● **Records provided**:
....................

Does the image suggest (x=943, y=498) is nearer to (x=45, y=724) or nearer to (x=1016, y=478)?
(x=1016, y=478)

....................

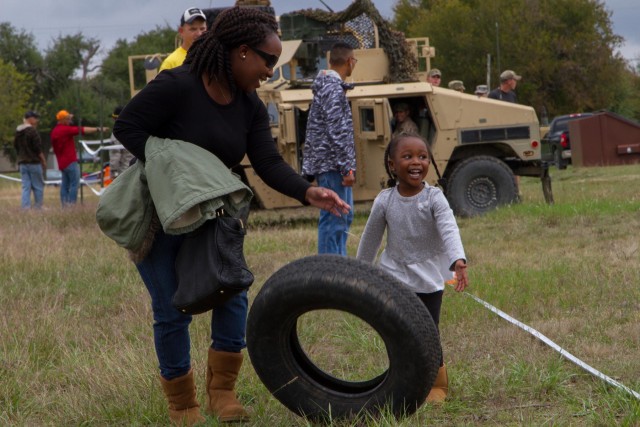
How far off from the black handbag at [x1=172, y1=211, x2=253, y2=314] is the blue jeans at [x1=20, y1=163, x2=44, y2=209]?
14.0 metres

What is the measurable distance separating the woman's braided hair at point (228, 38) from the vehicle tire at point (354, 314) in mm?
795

....................

Which of the lines above contain the word "from"? Gather each of them and copy it out in full.

● **Written solution**:
How far off from the black handbag at [x1=172, y1=211, x2=253, y2=314] is the blue jeans at [x1=20, y1=163, x2=44, y2=209]?
What is the measurable distance separating the woman's braided hair at point (228, 38) from the vehicle tire at point (354, 314) in mm?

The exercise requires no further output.